Sortie 1974
Artiste KRAFTWERK

Autobahn, KRAFTWERK (1974) : la route vers le futur

Il y a des albums qui changent la musique. Autobahn, sorti en novembre 1974 chez Philips, est de ceux-là. Ralf Hütter et Florian Schneider, les deux fondateurs de Kraftwerk, n’ont pas seulement enregistré un album ce printemps-là à Düsseldorf. Ils ont posé les bases d’un langage musical entièrement nouveau, un langage qui allait nourrir la disco, la new wave, la techno, l’electronica et presque tous les genres de musique électronique populaire pendant les cinquante années suivantes. Autobahn est l’un des albums les plus influents du vingtième siècle, toutes catégories confondues.

Le concept : la machine et l’humain sur l’autoroute

L’idée de départ est d’une simplicité trompeuse : enregistrer une pièce musicale qui capture l’expérience de conduire sur l’autoroute allemande (l’Autobahn) à une époque où le réseau autoroutier est la fierté de la modernité allemande d’après-guerre. La chanson titre occupe à elle seule vingt-deux minutes et dix-sept secondes sur le disque. Elle commence par le bruit d’une voiture qui démarre, s’accélère progressivement, puis entre dans un flow répétitif et hypnotique qui dure le temps d’un long trajet imaginaire.

Ce que Kraftwerk crée n’est pas une démonstration de virtuosité instrumentale. Hütter et Schneider jouent des synthétiseurs Moog et ARP, des orgues électroniques, des vocoders et diverses machines analogiques. Ils traitent ces instruments non pas comme des substituts aux instruments classiques mais comme des objets sonores autonomes avec leurs propres propriétés et possibilités. La mélodie principale d' »Autobahn » – « Wir fahr’n fahr’n fahr’n auf der Autobahn » (nous roulons roulons roulons sur l’autoroute) – est simple, presque enfantine, mais son traitement électronique la transforme en quelque chose d’hypnotique.

La technique comme poésie

L’enregistrement d’Autobahn est réalisé dans les studios Kling Klang de Düsseldorf, que Kraftwerk utilise depuis le début des années soixante-dix. Ces studios sont leur quartier général, leur laboratoire, leur atelier. Hütter et Schneider sont avant tout des expérimentateurs : ils passent des heures à modifier des sons existants, à créer des textures nouvelles par superposition et manipulation. Le batteur Karl Bartos et le percussionniste Wolfgang Flür apportent un élément rythmique humain qui ancre la musique dans une pulsation reconnaissable.
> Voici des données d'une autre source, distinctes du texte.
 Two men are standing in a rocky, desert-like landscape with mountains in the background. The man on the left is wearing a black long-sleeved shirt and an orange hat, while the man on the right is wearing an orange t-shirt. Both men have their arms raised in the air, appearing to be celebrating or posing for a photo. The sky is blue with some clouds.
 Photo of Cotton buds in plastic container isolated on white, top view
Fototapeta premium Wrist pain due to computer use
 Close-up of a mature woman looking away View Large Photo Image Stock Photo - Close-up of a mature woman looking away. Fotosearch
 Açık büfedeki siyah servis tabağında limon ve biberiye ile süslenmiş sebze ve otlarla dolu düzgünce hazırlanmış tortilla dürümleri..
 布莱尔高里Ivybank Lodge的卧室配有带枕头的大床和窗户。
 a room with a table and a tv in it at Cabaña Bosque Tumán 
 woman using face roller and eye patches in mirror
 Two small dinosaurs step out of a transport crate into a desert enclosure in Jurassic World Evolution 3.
La production est soignée avec une minutie quasi-scientifique. Chaque son est à sa place, chaque texture a été pensée, chaque transition est préparée. Et pourtant l’ensemble ne sonne jamais froid ou clinique. Il y a dans Autobahn une chaleur paradoxale, celle des machines qui captent quelque chose d’humain sans le simuler.

Le succès inattendu

Une version éditée de la chanson titre – réduite à environ trois minutes pour les radios – se retrouve dans le top 25 américain et dans le top 5 britannique au début de 1975. Pour un groupe allemand qui chante en allemand et joue de la musique électronique expérimentale, c’est un succès commercial stupéfiant. Il prouve que la barrière linguistique est secondaire quand la musique elle-même communique quelque chose d’universel.
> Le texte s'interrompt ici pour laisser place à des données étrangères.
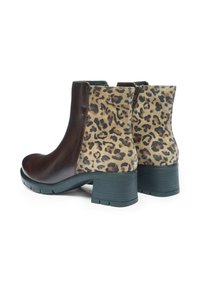 Brown leather ankle boots with a leopard print suede panel, featuring a chunky black heel and side zipper detail.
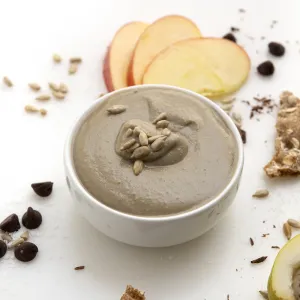 White bowl of brown sunflower seed butter next to apples and crackers.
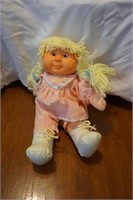 Doll with Pigtails and Pink Dress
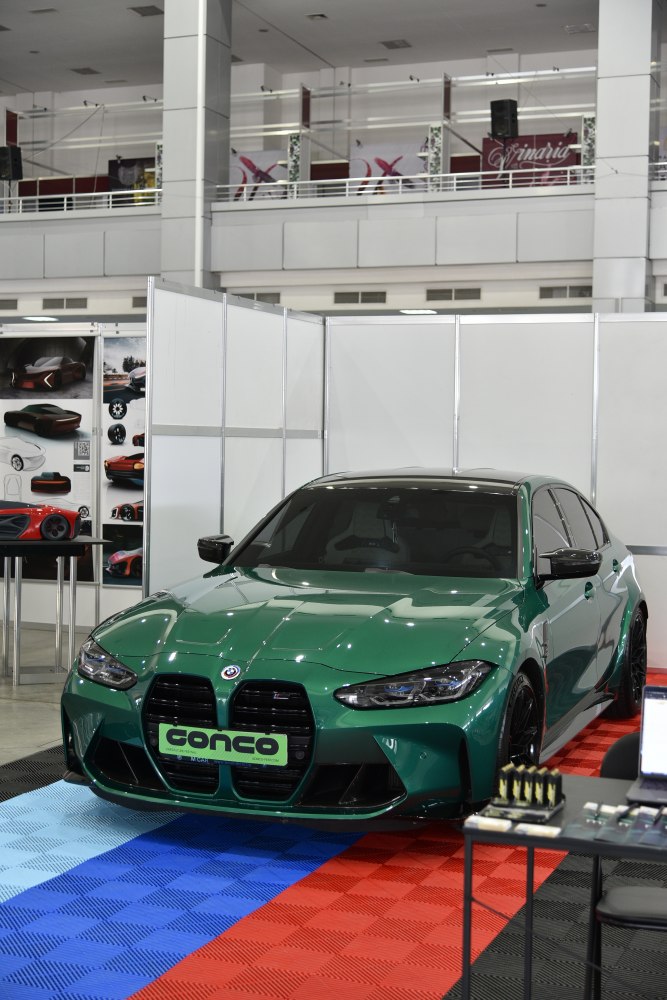 Front view of green BMW M3 G80 with large kidney grille and sleek headlights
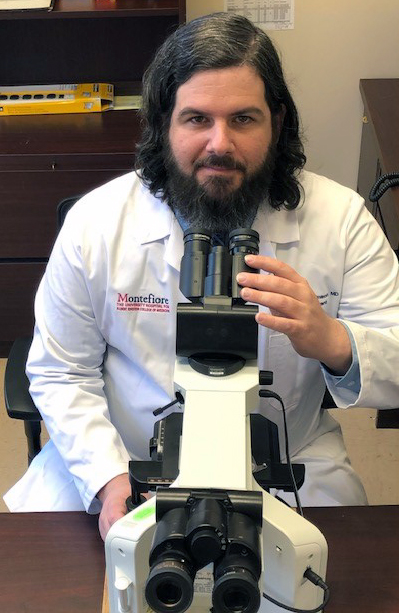 Dr. Dickinson with double headed microscope.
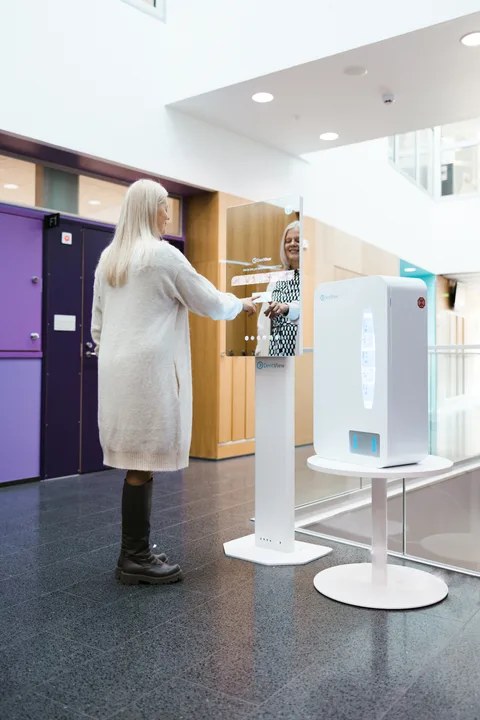 A patient using a DentView self-care station with the kit dispenser in a health centre lobby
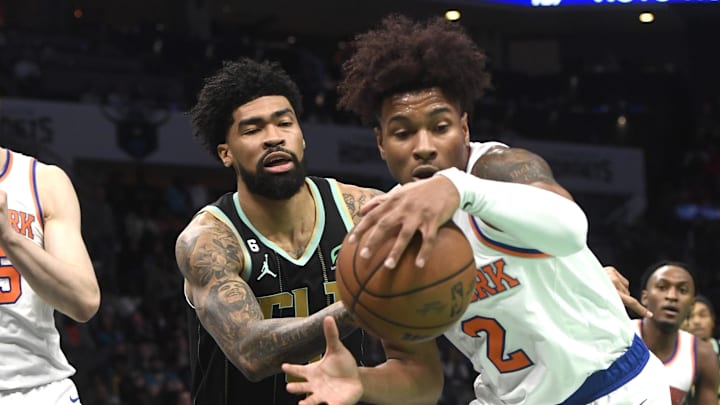 Dec 9, 2022; Charlotte, North Carolina, USA; New York Knicks guard Miles McBride (2) and Charlotte Hornets center Nick Richards (4) go after a loose ball during the second half at the Spectrum Center. Mandatory Credit: Sam Sharpe-Imagn Images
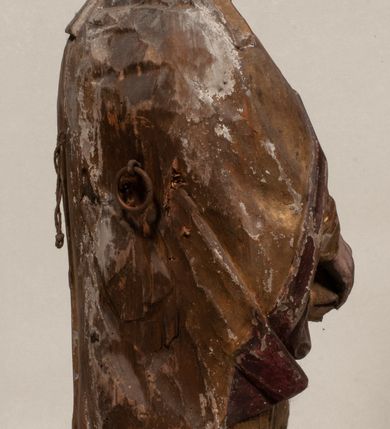 Zdjęcie nr 5: Figura nieopracowana z tyłu, ustawiona na niewielkiej podstawie. Święty ukazany jest w całej postaci, frontalnie, w kontrapoście, z pochyloną głową skierowaną w lewo. W prawej, opuszczonej wzdłuż ciała ręce trzyma zamkniętą księgę, w lewej, uniesionej przed sobą na wysokości piersi – wiosło. Jego twarz jest trójkątna o migdałowatych oczach, krótkim nosie i wąskich ustach, okolona brodą. Ubrany jest w albę, rokietę oraz płaszcz z kołnierzem zapięty pod szyją, na głowie ma infułę. Polichromia naturalistyczna w partiach ciała, strój i atrybuty złocone. 
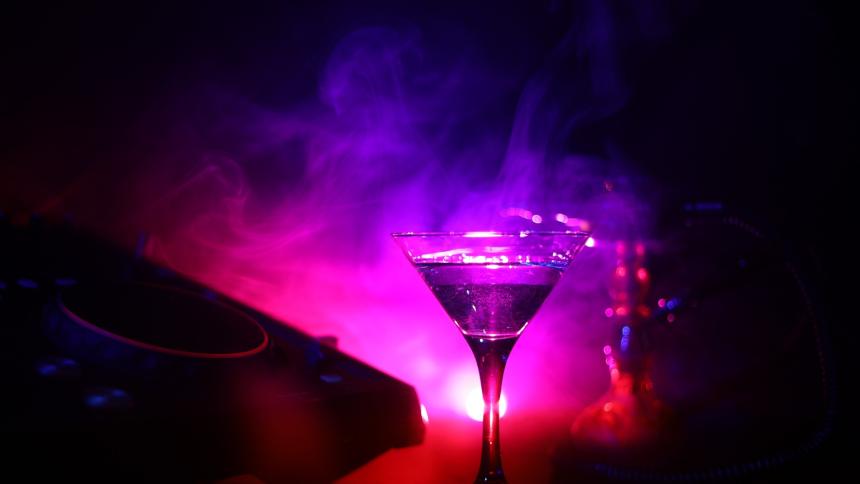 A photograph of a martini drink with an olive inside and disco lights behind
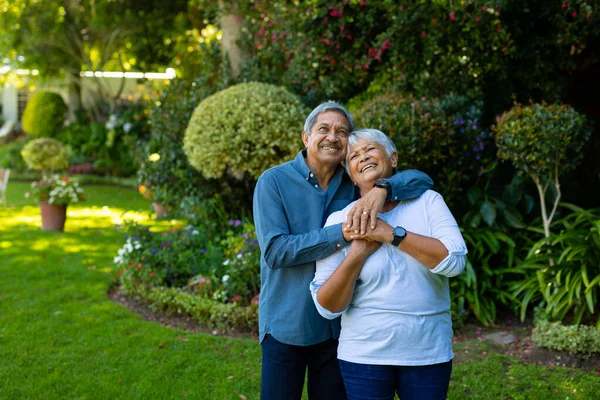 Smiling Biracial Senior Couple Embracing Looking While Standing Plants Park —  Fotos de Stock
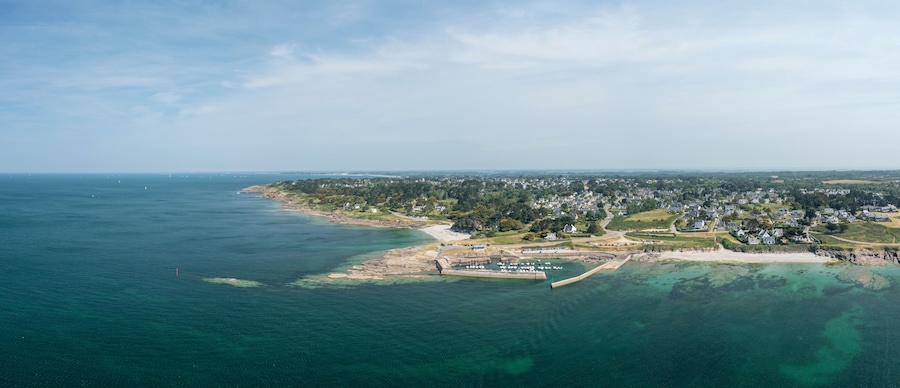 Vue aérienne d’une ville côtière avec un port de plaisance, des plages de sable et des quartiers résidentiels.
David Bowie écoute Autobahn en boucle à Berlin en 1976 pendant qu’il prépare sa propre trilogie berlinoise. Brian Eno également. Les deux collaborateurs produisent Low, Heroes et Lodger en partie sous l’influence directe de ce que Kraftwerk a accompli. La connexion entre Düsseldorf et la pop anglaise de la fin des années soixante-dix passe en droite ligne par cet album.

L’héritage total

Giorgio Moroder, qui va inventer la disco électronique avec Donna Summer, a entendu Autobahn. Les fondateurs de la techno de Detroit – Juan Atkins, Derrick May, Kevin Saunderson – citent Kraftwerk comme leur influence primaire. New Order à Manchester a construit sa sonorité sur ce que Kraftwerk avait esquissé. Daft Punk à Paris aussi. Radiohead. Aphex Twin. La liste est interminable et couvre la quasi-totalité des genres musicaux populaires des quarante dernières années.

Autobahn est l’album où tout commence. Pas métaphoriquement : littéralement. C’est l’oeuvre zéro de la musique électronique populaire, le point d’origine dont tous les chemins partent. Ralf Hütter et Florian Schneider, deux ingénieurs de formation qui aimaient les machines et la précision, ont créé quelque chose d’irremplaçable en voulant simplement capturer le son d’une autoroute. C’est un miracle musical qui s’est produit à Düsseldorf en 1974.